--- WORK ITEM ---
Below is a block of records: output all of them exactly and leave out the pictures.

--- EXERCISE DATA ---
==============================
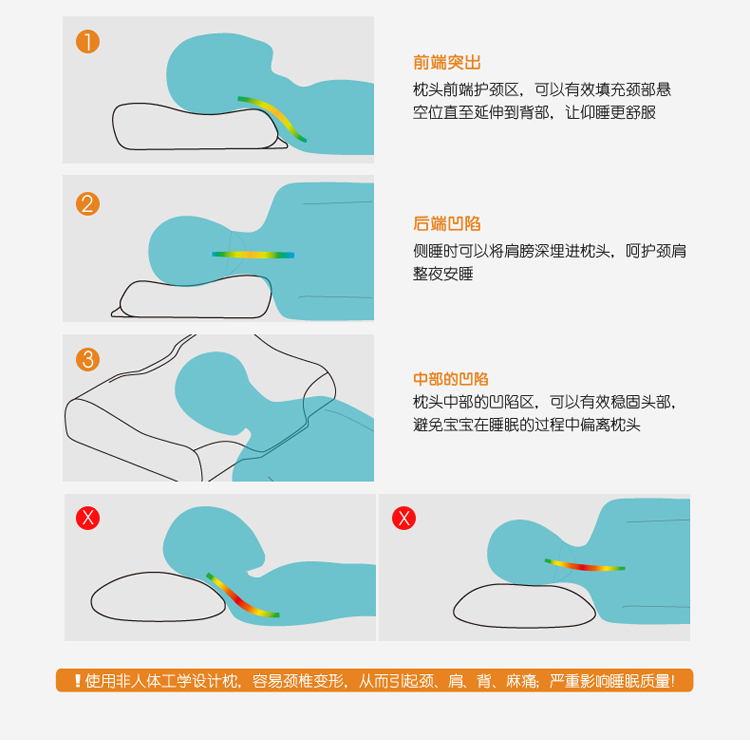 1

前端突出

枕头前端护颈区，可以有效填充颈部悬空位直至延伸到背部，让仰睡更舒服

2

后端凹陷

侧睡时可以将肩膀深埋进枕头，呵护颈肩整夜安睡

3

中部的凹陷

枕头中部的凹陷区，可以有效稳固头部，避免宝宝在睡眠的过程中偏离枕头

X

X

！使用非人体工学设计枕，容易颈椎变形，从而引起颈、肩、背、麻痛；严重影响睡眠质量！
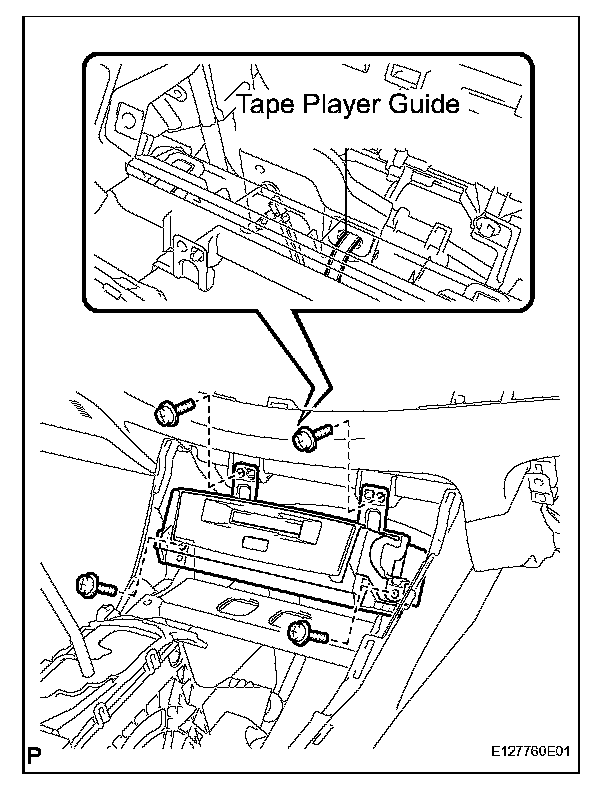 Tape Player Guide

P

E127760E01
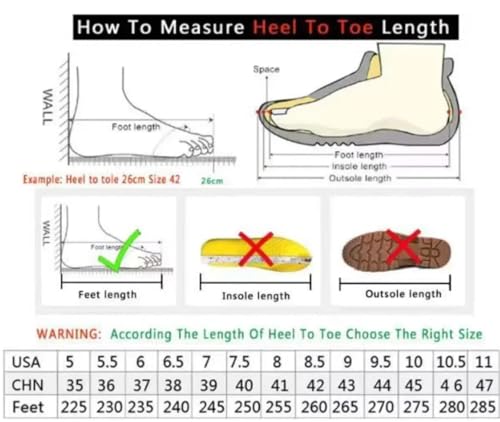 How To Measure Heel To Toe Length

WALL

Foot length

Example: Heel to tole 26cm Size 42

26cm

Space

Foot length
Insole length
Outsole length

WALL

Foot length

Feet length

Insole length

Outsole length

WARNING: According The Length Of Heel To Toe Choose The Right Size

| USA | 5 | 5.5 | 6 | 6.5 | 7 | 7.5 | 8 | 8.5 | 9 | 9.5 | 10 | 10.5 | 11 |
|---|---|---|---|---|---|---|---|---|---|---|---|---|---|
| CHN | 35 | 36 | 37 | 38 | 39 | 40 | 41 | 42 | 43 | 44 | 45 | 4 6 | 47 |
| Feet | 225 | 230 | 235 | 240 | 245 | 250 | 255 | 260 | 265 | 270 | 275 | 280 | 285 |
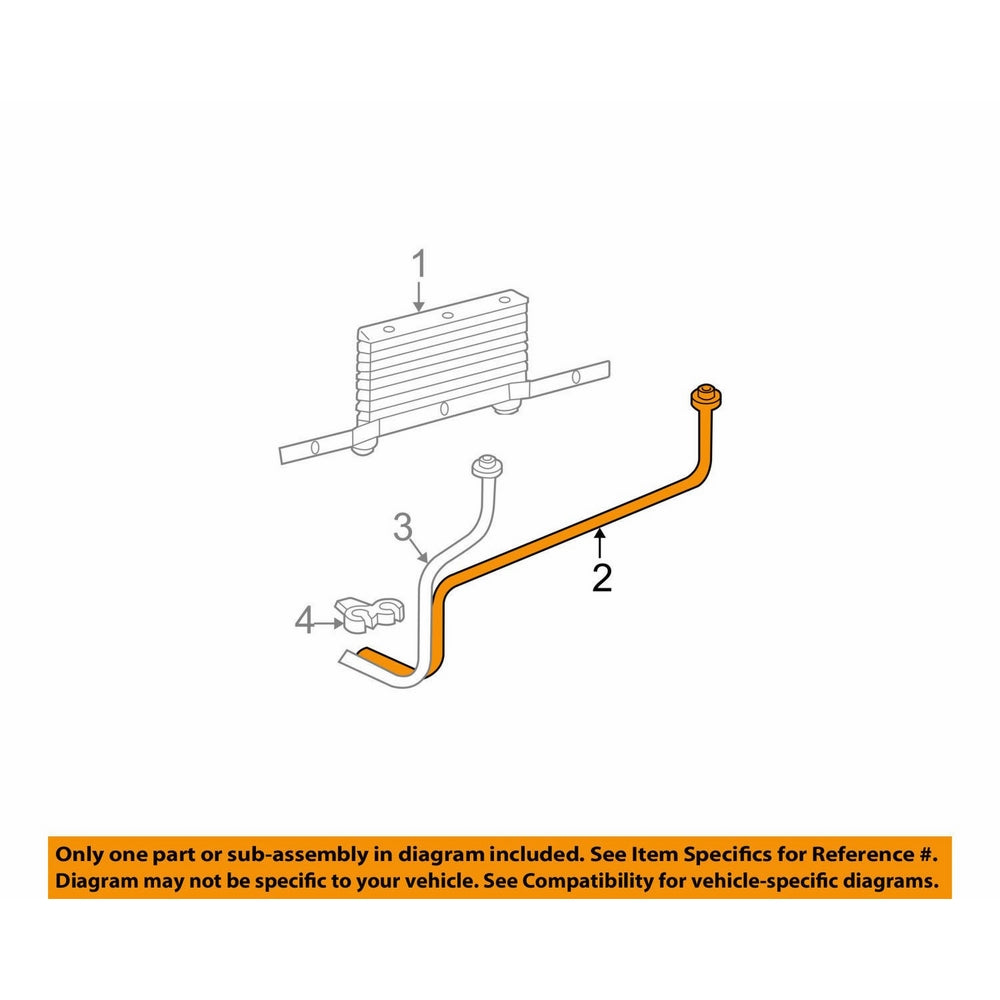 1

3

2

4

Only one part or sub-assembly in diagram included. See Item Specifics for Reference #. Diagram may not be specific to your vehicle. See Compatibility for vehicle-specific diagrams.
==============================
--- TASK ANSWER ---
 1

前端突出

枕头前端护颈区，可以有效填充颈部悬空位直至延伸到背部，让仰睡更舒服

2

后端凹陷

侧睡时可以将肩膀深埋进枕头，呵护颈肩整夜安睡

3

中部的凹陷

枕头中部的凹陷区，可以有效稳固头部，避免宝宝在睡眠的过程中偏离枕头

X

X

！使用非人体工学设计枕，容易颈椎变形，从而引起颈、肩、背、麻痛；严重影响睡眠质量！
 Tape Player Guide

P

E127760E01
 How To Measure Heel To Toe Length

WALL

Foot length

Example: Heel to tole 26cm Size 42

26cm

Space

Foot length
Insole length
Outsole length

WALL

Foot length

Feet length

Insole length

Outsole length

WARNING: According The Length Of Heel To Toe Choose The Right Size

| USA | 5 | 5.5 | 6 | 6.5 | 7 | 7.5 | 8 | 8.5 | 9 | 9.5 | 10 | 10.5 | 11 |
|---|---|---|---|---|---|---|---|---|---|---|---|---|---|
| CHN | 35 | 36 | 37 | 38 | 39 | 40 | 41 | 42 | 43 | 44 | 45 | 4 6 | 47 |
| Feet | 225 | 230 | 235 | 240 | 245 | 250 | 255 | 260 | 265 | 270 | 275 | 280 | 285 |
 1

3

2

4

Only one part or sub-assembly in diagram included. See Item Specifics for Reference #. Diagram may not be specific to your vehicle. See Compatibility for vehicle-specific diagrams.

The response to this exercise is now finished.